Para conocer bien de cerca dos de las pirámides más imponentes que existen en todo América, el suple Fenómenos Paranormales recorrió varios de esos sitios del mal llamado Nuevo Mundo que “descubrió” Cristóbal Colón. Y ante semejante obra, las dudas asaltan casi de inmediato. ¿Las hicieron sólo las ancestrales civilizaciones precolombinas? ¿O contaron con ayuda de seres de otros mundos para construir semejantes moles?

Un lugar increíble

Visitada por más de cuatro millones de turistas de todo el mundo sólo en 2017, Teotihuacán está a 60 kilómetros de la congestionada capital mexicana, posee innumerables barrios de un centro de tinte colonial, con una comunidad muy poblada que acepta de buena gana las normas, que están muy claras y bien marcadas desde hace mucho en ese país.

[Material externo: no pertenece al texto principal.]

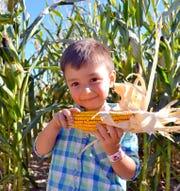 The Mesilla Valley Corn Maze officially opens for the fall season on Sept. 28, 2019.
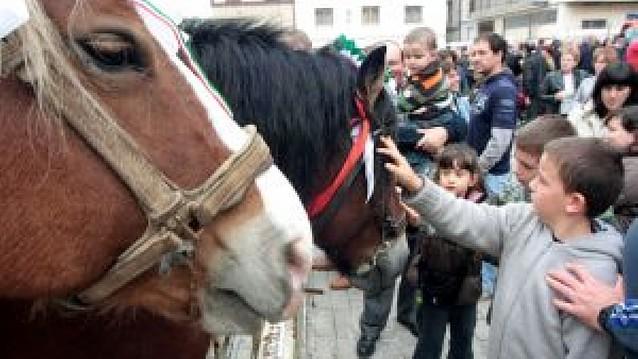 """""""Salvaje"""", mejor caballo """"burguete"""" en Alsasua"""
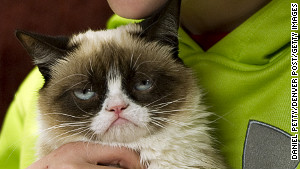 This is the feline face that\'s creating a stir online -- and live in Austin, Texas, too.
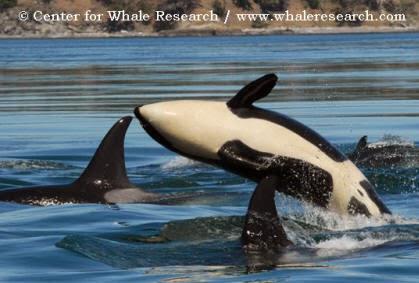 Captive Whale Shows: eco-tourism provides alternatives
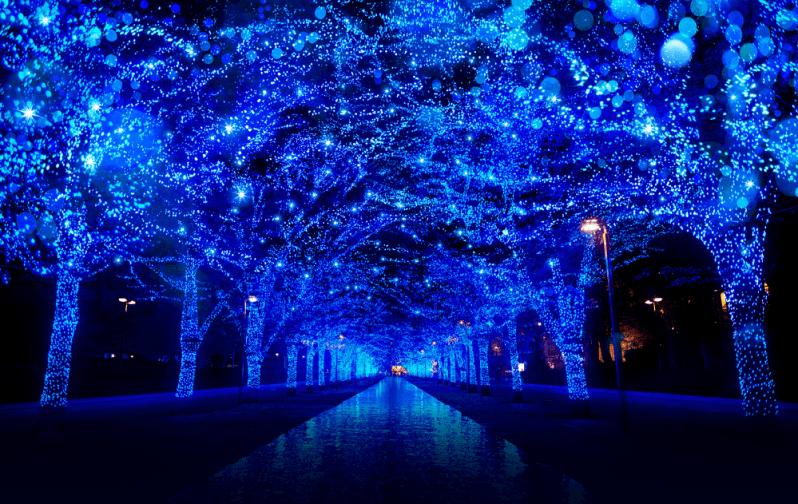 Shibuya Blue Cave luminarie 2018
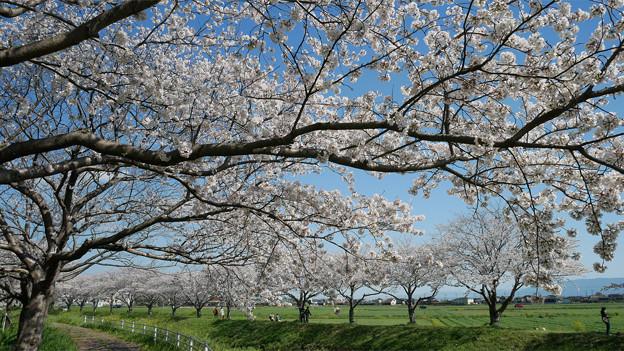 草場川の桜並木@2021 (17)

Es que quienes habitan Teotihuacán saben de antemano que no pueden edificar a más altura de lo que marcan las reglas municipales y tampoco se pueden construir determinadas obras, asfaltados o estructuras que rompan con un paisaje que, de por sí, parece acorde con todo lo que está ahí nomás. Es que es un sitio donde pareciera que el tiempo transcurre más lento, y una enorme energía parece percibirse en todo momento. El objetivo es conservar (y poder visualizar desde muchos sitios) los indemnes monumentos que dejaron las antiguas civilizaciones que habitaron la región, entre las que se cuentan los teotihuacanes, los mexicas y los más conocidos por todos, los aztecas.

La reglamentación

Teotihuacán se sitúa al noreste de lo que antes era llamado el Distrito Federal o simplemente el DF, y ahora es simplemente la Ciudad de México. En ese pueblo de gente simple, muy solidaria e infinitamente hospitalaria, características muy tí- picas del común de los mexicanos de bien, aparecen a escasos kilómetros dos de las pirámides más imponentes del mundo, muy alejadas y diferentes a las de Egipto, aunque con un sentido que seguramente las relaciona en varias cuestiones. Como que, en ambos casos, son muchos los que consideramos que aquellos pobladores, sin ayuda extraordinaria, no habrían podido construir semejantes moles.

Imponentes

Para llegar a las pirámides hay que ir hasta un cuidado complejo, al que se accede por más de un ingreso, donde se debe pagar una módica suma para su mantenimiento y puesta en funcionamiento de lo que antaño fuera un ciudad precolombina donde está el Palacio de Ketzalpapalotl, que en varios momentos de su historia debió ser un sitio muy floreciente. Dicen los guías y lugareños que lo ideal es visitar en dos días, como mínimo, el predio. Y quien esto escribe da fe de que es así.

Lo que cuesta, vale

No hay que caminar mucho más de 500 metros desde la entrada principal, y de superar ferias artesanales y los cuidados restos de un antigua ciudad precolombina que ya asombra, para llegar a lo que se llama la calle o calzada De los Muertos, que enlaza con el templo de Quetzalcóatl, la pirámide de la Luna y, más allá, la imponente pirámide del Sol. Tan grandioso todo, que se eriza la piel de sólo estar en un sitio donde el sol reina a la luz del día, y seguramente la luna ilumina el predio en soledad, ya de noche. ¿Pudieron simples hombres sin maquinarias como la actuales y con rudimentarias herramientas realizar semejantes obras? Hay mil formas de explicarlo, pero suenan utópicas.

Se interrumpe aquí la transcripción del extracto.